The Oil Sovereign Wealth Fund is now so big that if its assets were split evenly among Norway’s population of 5.4 million, each citizen would receive $240,000. It is perhaps understandable then that oil remains extremely popular with the population: a 2021 poll showed that just 23% of Norwegians opposed exploring for more oil (let alone extracting it).
A record was set last year for new oil project submissions in Norway, as companies took advantage of generous Covid tax breaks. Huge new fields in the Arctic are planned. And while Europe’s energy crisis has boosted the country’s gas industry, so too has the development of the Johan Sverdrup field rejuvenated the country’s crude oil industry.

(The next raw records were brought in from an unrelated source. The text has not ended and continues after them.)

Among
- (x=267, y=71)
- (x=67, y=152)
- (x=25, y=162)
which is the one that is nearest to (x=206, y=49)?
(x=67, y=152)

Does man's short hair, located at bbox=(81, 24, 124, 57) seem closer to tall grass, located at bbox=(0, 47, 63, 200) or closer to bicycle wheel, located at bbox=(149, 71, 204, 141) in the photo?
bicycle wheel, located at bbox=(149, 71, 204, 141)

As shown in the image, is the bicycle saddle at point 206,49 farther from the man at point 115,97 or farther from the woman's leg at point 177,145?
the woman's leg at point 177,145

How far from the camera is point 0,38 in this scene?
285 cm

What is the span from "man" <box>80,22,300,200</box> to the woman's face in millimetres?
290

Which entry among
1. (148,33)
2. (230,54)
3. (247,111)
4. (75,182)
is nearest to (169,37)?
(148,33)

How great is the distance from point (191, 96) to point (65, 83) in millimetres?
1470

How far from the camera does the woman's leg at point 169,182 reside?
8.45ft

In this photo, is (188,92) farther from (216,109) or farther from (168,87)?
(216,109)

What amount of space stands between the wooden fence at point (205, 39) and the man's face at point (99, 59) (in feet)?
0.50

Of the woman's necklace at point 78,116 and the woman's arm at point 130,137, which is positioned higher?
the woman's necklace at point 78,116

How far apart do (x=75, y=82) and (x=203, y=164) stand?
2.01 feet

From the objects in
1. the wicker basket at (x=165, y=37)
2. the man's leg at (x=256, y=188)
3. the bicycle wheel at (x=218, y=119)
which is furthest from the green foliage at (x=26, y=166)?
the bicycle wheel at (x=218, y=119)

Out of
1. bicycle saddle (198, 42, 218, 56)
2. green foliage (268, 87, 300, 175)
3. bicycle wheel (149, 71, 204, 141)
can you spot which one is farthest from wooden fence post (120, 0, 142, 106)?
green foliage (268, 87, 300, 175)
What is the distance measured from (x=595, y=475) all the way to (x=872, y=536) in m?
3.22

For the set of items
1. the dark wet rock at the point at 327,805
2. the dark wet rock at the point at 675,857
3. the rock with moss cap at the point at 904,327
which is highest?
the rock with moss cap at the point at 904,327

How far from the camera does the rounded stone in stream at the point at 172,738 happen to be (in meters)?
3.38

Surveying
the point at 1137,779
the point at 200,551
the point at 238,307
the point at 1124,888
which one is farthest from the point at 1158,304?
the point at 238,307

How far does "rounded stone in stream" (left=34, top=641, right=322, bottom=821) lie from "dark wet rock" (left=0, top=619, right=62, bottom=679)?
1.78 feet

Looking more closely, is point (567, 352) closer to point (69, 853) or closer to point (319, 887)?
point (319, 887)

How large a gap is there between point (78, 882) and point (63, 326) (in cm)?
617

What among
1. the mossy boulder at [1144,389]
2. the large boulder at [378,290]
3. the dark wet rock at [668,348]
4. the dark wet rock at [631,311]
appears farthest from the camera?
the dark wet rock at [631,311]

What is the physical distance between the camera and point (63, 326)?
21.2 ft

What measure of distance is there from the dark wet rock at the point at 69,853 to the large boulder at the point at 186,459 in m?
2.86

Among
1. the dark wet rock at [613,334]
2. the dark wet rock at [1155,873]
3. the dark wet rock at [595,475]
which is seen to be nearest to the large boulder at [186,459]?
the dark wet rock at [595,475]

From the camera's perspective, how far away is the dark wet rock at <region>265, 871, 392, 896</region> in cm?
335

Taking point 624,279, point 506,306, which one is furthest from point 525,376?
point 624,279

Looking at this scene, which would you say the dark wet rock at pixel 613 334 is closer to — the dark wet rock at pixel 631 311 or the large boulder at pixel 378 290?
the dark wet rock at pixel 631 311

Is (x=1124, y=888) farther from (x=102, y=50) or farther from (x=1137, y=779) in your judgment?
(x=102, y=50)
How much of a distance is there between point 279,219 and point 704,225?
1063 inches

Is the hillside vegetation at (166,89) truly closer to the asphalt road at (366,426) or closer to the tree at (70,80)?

The good times will not last forever. With renewables booming across Europe, and heat pump installations hitting record levels (3 million units sold across Europe in 2022), the EU’s thirst for Norway’s oil and gas will diminish in the coming years. Policymakers do not appear to be awake to this reality: think tank Oslo Economics confirms these fears, showing in a recent report how the petroleum industry continues to restrict the development of green industries by locking in ever greater concentrations of capital and skilled workers. Norway is set to lack 100,000 skilled workers in key green industries by 2030, suggest the authors.
Norway cannot be complacent. Redistributing profits from its booming oil and gas industry towards sustainable industries must be a priority. The country’s cleantech scene is a solid start, but more must be done to avoid an economic crash as countries wean themselves from oil and gas.